An ideal configuration is for a server to have a DataNode, a TaskTracker, and then physical disks one TaskTracker slot per CPU. This will allow every TaskTracker 100% of a CPU, and separate disks to read and write data.
Avoid using NFS for data storage in production system.
Node Manager: The NM is YARN’s per-node agent, and takes care of the individual compute nodes in a Hadoop cluster. This includes keeping up-to-date with Resource Manager(RM), overseeing containers’ life-cycle management, monitoring resource usage (memory, CPU) of individual containers, tracking node-health, log’s management and auxiliary services which may be exploited by different YARN applications.
Resource Manager: RM is the master that arbitrates all the available cluster resources and thus helps manage the distributed applications running on the YARN system.
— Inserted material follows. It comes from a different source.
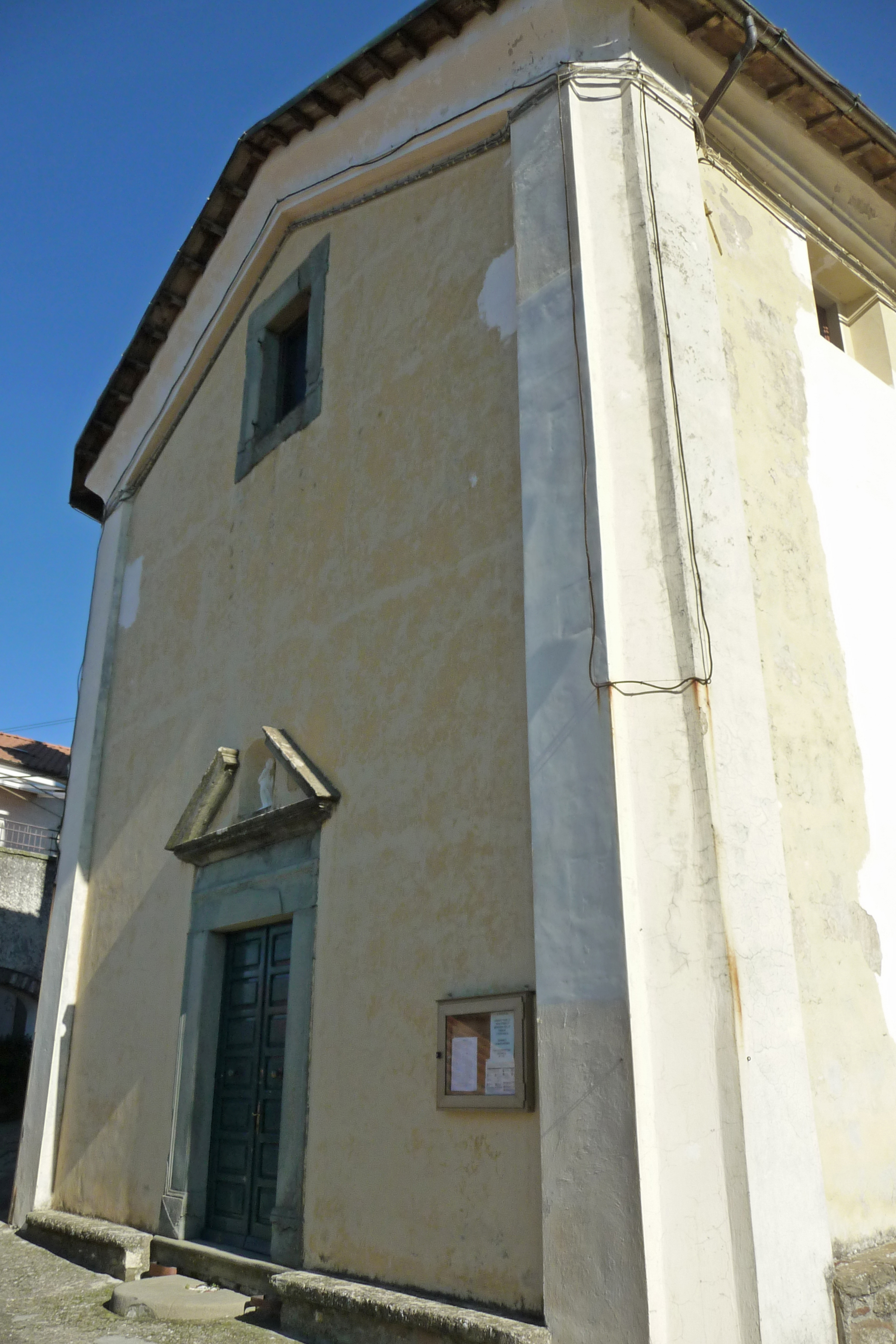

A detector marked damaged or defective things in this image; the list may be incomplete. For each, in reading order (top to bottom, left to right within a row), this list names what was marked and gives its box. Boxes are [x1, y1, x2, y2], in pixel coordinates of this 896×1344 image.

It works together with the per-node NMs and the per-application ApplicationMasters (Ams).
Application Masters: are responsible for negotiating resources with the ResourceManager and for working with the Node Managers to start the containers.
Open Database Connectivity (ODBC) is a standard application programming interface (API) for accessing database management systems (DBMS).
HBase is an open source, non-relational, distributed database modeled after Google's BigTable and written in Java.
Hive Hadoop Component is used for completely structured Data whereas Pig Hadoop Component is used for semi structured data. Hive Hadoop Component is mainly used for creating reports whereas Pig Hadoop Component is mainly used for programming.
Ambari: A completely open source management platform for provisioning, managing, monitoring and securing Apache Hadoop clusters.